__記事__:
渡し舟と弥栄橋


渡し舟


▲渡し舟(大正丸)

 木曽川は昔は筏(いかだ)を組んで竹棹(たけざお)でこいで往来していましたが、だんだんと街道が整い、往来がはげしく荷物が多くなるにつれて、少しずつ筏が改良されるようになり、江戸時代には舟で往来するようになりました。
 明治になってから舟は幾度も改良され、特に日清戦争が始まる少し前、明治二十五年に中山道の改良道つまり山口新道が出来てから日本海の海産物や米、雑貨等が木曽谷から飯田伊那へ送られるようになると、舟が大型化してきて、馬車ぐるみ入ってそれに人間が十人位乗れる大型のものも出来てきました。
 大正の終わりの頃に使われた大正丸は、岡田式滑車といって長さ十五米巾三米、ワイヤーに舟から一米位の位置に滑車をとりつけ、水の流れを利用して対岸へ進む、当時としてはすばらしく工夫されたものでした。
 筏場の家号があるように、海産物、雑貨等の中継問屋があり荷揚車が往来してなかなか附近は賑わしくなりました。
 明治や大正時代に生まれた人は、大正丸に乗られた経験がおありかと思いますが、舟賃は人は二銭、自転車は五銭、馬車は十銭でした。でも山口の人だけは無料でした。それは経営が村営であったためです。原吉六翁(新田)の話によると、一時坂下と共同の時もあったが、すぐに山口村だけになりました。そのわけは山口の人は医者、駅、店、総てに坂下へ来ないと用がたせなかったのです。それで村営であり最後の船頭さんは可知利肋(後にブラジル移民)というとても気のいい人で、一人でも気楽に乗せてくれました。
 大水と夜間は渡舟はなく、何人かの病になった人の命が救えなかったと聞くし、桑を一杯脊負って渡し場まで来たら、大水で渡舟出来ず、家が目の前にありながら中津川の玉蔵橋を通り、握を経てようやく我が家についたと原吉六翁(新田)は話されました。
 春の四月三日は栗島(あわしま)神社の祭典です。女の人がお参りすると安産するとかという事で、昔は大変賑わい遠くの村々からもお参りがあり、娘さん達の行列が出来て乗船している姿は色とりどりの絵模様が写し出され春の景色があでやかでありました。

__設問__:
**a.** 渡し舟についての記事では、大正丸の舟賃は人一人につきいくらでしたか。
**b.** 渡し舟についての記事を、最後の文に続けて書き進めてください。

__データ抜粋__:
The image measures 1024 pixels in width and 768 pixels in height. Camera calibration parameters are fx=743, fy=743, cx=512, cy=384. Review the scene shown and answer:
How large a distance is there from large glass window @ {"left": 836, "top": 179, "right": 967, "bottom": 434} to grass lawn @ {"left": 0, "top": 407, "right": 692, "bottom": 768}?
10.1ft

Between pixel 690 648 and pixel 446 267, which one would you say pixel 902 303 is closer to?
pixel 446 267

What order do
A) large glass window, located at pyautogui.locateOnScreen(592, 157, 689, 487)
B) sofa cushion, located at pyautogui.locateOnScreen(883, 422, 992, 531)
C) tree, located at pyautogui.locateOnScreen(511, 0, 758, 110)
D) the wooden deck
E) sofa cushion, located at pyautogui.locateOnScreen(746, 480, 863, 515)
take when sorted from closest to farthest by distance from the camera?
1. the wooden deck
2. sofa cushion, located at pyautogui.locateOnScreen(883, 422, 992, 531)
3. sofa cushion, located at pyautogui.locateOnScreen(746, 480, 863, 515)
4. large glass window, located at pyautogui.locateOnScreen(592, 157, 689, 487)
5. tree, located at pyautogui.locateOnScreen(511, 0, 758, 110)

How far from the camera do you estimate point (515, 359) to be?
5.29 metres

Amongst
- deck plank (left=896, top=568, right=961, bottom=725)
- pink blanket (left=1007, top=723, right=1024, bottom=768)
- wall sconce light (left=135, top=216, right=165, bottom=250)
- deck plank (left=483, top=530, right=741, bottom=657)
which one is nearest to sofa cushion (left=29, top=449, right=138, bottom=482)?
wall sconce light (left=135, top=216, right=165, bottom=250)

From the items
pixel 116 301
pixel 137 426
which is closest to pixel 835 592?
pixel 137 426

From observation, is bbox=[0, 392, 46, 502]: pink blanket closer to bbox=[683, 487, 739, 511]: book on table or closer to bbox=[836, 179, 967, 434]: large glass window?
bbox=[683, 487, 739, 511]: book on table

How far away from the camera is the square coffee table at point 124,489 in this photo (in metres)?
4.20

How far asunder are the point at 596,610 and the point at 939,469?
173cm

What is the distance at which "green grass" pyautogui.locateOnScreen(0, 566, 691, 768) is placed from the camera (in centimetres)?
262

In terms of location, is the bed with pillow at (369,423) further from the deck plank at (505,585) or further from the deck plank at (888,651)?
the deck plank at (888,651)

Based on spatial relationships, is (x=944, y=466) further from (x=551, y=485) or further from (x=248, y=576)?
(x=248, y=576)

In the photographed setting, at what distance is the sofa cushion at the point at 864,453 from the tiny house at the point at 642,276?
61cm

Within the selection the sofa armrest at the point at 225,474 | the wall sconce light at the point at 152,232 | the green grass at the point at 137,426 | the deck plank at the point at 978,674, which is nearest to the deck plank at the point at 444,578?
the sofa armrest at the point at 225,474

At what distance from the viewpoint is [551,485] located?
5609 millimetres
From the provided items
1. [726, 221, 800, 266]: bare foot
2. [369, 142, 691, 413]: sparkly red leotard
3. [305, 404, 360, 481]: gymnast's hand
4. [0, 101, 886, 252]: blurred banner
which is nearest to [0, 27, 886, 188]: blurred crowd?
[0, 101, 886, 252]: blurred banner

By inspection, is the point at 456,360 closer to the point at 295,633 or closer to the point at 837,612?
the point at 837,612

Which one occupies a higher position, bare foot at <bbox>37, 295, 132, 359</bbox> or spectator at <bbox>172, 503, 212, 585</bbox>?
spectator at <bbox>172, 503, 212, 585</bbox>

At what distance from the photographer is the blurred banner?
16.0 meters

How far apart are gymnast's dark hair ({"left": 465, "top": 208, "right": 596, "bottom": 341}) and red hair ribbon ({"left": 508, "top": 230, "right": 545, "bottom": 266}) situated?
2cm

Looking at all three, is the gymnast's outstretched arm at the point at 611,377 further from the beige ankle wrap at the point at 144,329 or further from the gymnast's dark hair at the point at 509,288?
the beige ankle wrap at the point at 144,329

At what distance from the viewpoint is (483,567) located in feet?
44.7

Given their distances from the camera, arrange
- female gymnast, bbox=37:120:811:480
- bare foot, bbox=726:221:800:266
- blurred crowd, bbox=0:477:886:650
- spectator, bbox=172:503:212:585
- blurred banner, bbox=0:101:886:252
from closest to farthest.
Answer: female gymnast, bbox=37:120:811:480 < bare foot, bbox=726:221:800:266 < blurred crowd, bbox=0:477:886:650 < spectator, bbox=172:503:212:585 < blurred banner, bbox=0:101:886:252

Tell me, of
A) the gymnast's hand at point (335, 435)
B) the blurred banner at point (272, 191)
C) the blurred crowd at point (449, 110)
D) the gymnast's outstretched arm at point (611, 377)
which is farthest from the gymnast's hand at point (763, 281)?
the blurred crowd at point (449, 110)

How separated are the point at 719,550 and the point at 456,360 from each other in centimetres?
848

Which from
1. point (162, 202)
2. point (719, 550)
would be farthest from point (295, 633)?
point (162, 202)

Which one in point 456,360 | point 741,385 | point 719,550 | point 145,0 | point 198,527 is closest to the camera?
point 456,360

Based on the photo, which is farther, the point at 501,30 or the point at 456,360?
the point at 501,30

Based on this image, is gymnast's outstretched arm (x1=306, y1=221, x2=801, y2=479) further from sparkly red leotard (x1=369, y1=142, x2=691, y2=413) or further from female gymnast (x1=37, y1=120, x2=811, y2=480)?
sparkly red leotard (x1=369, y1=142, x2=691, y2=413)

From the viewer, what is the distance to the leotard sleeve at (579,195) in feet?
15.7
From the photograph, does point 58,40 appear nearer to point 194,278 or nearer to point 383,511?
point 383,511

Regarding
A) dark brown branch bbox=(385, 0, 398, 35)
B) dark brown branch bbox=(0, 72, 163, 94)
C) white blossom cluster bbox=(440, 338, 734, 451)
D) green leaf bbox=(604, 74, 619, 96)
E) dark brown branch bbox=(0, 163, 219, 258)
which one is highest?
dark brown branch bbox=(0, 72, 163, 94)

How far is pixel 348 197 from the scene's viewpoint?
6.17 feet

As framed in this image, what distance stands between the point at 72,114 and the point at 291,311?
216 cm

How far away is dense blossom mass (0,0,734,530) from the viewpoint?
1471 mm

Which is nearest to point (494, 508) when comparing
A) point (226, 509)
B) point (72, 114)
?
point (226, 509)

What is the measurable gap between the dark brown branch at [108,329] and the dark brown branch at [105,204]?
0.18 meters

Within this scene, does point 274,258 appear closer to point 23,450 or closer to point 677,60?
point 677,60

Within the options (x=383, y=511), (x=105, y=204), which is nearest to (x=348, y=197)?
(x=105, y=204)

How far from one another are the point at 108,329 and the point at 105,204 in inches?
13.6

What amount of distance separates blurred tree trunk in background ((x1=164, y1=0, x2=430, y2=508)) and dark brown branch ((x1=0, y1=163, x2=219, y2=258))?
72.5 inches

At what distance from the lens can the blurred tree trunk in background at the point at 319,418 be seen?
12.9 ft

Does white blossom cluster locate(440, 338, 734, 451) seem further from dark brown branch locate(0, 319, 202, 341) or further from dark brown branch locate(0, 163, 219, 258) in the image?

__解答__:
**a.** 二銭でした。

**b.**
 昭和の声を聞くと物資輸送を始め往来が激しくなり、渡し舟のみの交通機関ではどうしようもない様相が続き、坂下、山口のみならず架橋の声が高まり、遂にのどかなしかも長い歴史をぬりかえた渡し舟は惜しまれながら姿を消すことになりました。


弥栄橋


▲弥栄橋渡り始めのにぎやかな風景 →拡大

 弥栄橋は文豪島崎藤村先生が名付親で、自筆で坂下側に「いやさかばし」山口側に「弥栄橋」と銅板に堀られ昭和七年五月八日完成しましたが、第二次世界大戦に銅板と手擢(てすり)は供出してしまいました。
 橋は最初は坂下製材の裏あたりが選ばれましたが、川巾の一番狭い所ということで現在の場所が決定しました。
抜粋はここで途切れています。